◆ **The data**:

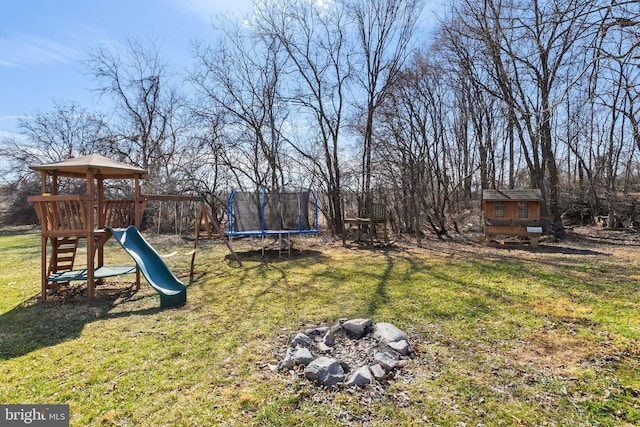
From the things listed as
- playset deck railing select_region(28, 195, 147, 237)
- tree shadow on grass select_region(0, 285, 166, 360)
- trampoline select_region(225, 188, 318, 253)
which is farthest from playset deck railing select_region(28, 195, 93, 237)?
trampoline select_region(225, 188, 318, 253)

◆ **Objective**: Format every row above as a two-column CSV with the headers text and answer. Give one line per row, with each field in double quotes and any line breaks replaced by spaces, and leave out the pictures.

◆ **Complete answer**:
text,answer
"From the things listed as - playset deck railing select_region(28, 195, 147, 237) - tree shadow on grass select_region(0, 285, 166, 360) - trampoline select_region(225, 188, 318, 253) which is farthest from playset deck railing select_region(28, 195, 93, 237)?","trampoline select_region(225, 188, 318, 253)"